+++ THE DATA +++

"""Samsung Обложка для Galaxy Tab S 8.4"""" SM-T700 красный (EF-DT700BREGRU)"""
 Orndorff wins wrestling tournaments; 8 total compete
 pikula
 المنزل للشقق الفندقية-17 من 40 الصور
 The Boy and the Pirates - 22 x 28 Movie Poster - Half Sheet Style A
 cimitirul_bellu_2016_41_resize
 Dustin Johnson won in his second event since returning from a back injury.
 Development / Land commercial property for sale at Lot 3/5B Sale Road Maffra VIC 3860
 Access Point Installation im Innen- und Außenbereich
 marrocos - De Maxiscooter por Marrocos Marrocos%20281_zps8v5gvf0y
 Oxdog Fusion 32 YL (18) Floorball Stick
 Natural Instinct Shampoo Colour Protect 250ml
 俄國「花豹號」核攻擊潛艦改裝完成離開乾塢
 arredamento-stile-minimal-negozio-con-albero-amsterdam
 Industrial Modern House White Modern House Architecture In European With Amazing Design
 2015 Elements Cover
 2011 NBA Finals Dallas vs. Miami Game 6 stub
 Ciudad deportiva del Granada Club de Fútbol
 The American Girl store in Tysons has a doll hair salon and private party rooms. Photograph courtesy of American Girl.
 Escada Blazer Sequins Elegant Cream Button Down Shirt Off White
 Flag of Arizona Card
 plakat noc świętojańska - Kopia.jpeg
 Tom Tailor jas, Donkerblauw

+++

Using the same words as the original, repeat the records above.

"""Samsung Обложка для Galaxy Tab S 8.4"""" SM-T700 красный (EF-DT700BREGRU)"""
 Orndorff wins wrestling tournaments; 8 total compete
 pikula
 المنزل للشقق الفندقية-17 من 40 الصور
 The Boy and the Pirates - 22 x 28 Movie Poster - Half Sheet Style A
 cimitirul_bellu_2016_41_resize
 Dustin Johnson won in his second event since returning from a back injury.
 Development / Land commercial property for sale at Lot 3/5B Sale Road Maffra VIC 3860
 Access Point Installation im Innen- und Außenbereich
 marrocos - De Maxiscooter por Marrocos Marrocos%20281_zps8v5gvf0y
 Oxdog Fusion 32 YL (18) Floorball Stick
 Natural Instinct Shampoo Colour Protect 250ml
 俄國「花豹號」核攻擊潛艦改裝完成離開乾塢
 arredamento-stile-minimal-negozio-con-albero-amsterdam
 Industrial Modern House White Modern House Architecture In European With Amazing Design
 2015 Elements Cover
 2011 NBA Finals Dallas vs. Miami Game 6 stub
 Ciudad deportiva del Granada Club de Fútbol
 The American Girl store in Tysons has a doll hair salon and private party rooms. Photograph courtesy of American Girl.
 Escada Blazer Sequins Elegant Cream Button Down Shirt Off White
 Flag of Arizona Card
 plakat noc świętojańska - Kopia.jpeg
 Tom Tailor jas, Donkerblauw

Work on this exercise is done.